▸ **TAREA A**:
En el fragmento sobre la Nochebuena, ¿en qué año pasó quien escribe su primera Nochebuena en Alemania?
▸ **TAREA B**:
Transcribe el fragmento sobre la Nochebuena entre "En Nochebuena también" y "cerdo o salchichas.", ambos incluidos.

▸ **FRAGMENTO**:
- - - -

La Nochebuena ha sido siempre para mí un momento especial al final de cada año, cargado de experiencias que guardo en mi memoria: ese ambiente de espera anhelante, rodeado una atmósfera mágica que acentúan los villancicos con sus letras llenas de ingenuidad e inocencia, los rituales navideños tradicionales, la decoración de cuento de hadas, la comida típica navideña y la alegría compartida entre personas que se hacen regalos mutuos y que, mal que bien, se quieren y se aprecian. Con el tiempo fui comprendiendo mejor que la fuente de todo esto estaba en ese misterio que se expresaba en los belenes o nacimientos que muchos ponen en sus hogares, y el cual yo armaba junto con mis hermanos con bastante dedicación, imaginación y asombro, y a veces me quedaba contemplándolo en la noche cuando todo estaba oscuro y la única luz venía del bombillo que había dentro de la cabañita donde estaban colocadas las figuras de María, José y el Niño Jesús.
En Nochebuena también he vivido cosas fuera de lo común. Fue en Nochebuena la primera vez que alguien me ofreció una pitada de un troncho de marihuana que estaba fumando, cosa que decliné amablemente. No por eso dejé de prestarle compañía con cierta tristeza al primo con el cual me hallaba en el jardín anochecido de la antigua casona de mi abuela.
La primera Nochebuena que pasé en Alemania en el año 2002, yo me hallaba solo en este país, y una familia polaca me invitó a pasarla junto con ellos, algo que siempre he agradecido de todo corazón. Fue algo sencillo y muy familiar. Pero sobre todo muy acogedor. También fue la primera vez que comí pescado en Nochebuena, como es costumbre en Polonia. Los alemanes no tienen una comida típica para esa ocasión, y el plato principal puede ser pato, ganso, asado de cerdo o salchichas.
He de admitir que las mejores Nochebuenas las pasé durante el tiempo que viví en comunidades sodálites. Después de la Misa del Gallo, nos reuníamos en una de las casas a compartir la cena navideña. No había regalos, sólo la alegría de estar juntos, celebrando el momento con actuaciones cómicas preparadas con antelación o entonando villancicos populares y canciones navideñas compuestas por nosotros mismos, hasta bien avanzada la madrugada. Me queda claro desde entonces que la preocupación por los regalos llega muchas veces a enturbiar la celebración navideña, cuando hay tantas cosas maravillas que se pueden experimentar, sobre todo si hay el deseo de vivir la alegría del don que Dios nos ha dado en el misterio de Belén. La gente común ha olvidado que la costumbre de hacerles regalos a los niños nació del deseo de honrar al Niño Jesús.

- - - -

▸ **DATOS MOSTRADOS**:
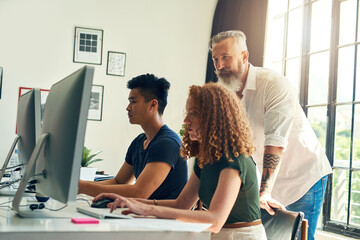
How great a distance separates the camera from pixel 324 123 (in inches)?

- - - -

▸ **SOLUCIÓN A**:
En el año 2002.

▸ **SOLUCIÓN B**:
En Nochebuena también he vivido cosas fuera de lo común. Fue en Nochebuena la primera vez que alguien me ofreció una pitada de un troncho de marihuana que estaba fumando, cosa que decliné amablemente. No por eso dejé de prestarle compañía con cierta tristeza al primo con el cual me hallaba en el jardín anochecido de la antigua casona de mi abuela.
La primera Nochebuena que pasé en Alemania en el año 2002, yo me hallaba solo en este país, y una familia polaca me invitó a pasarla junto con ellos, algo que siempre he agradecido de todo corazón. Fue algo sencillo y muy familiar. Pero sobre todo muy acogedor. También fue la primera vez que comí pescado en Nochebuena, como es costumbre en Polonia. Los alemanes no tienen una comida típica para esa ocasión, y el plato principal puede ser pato, ganso, asado de cerdo o salchichas.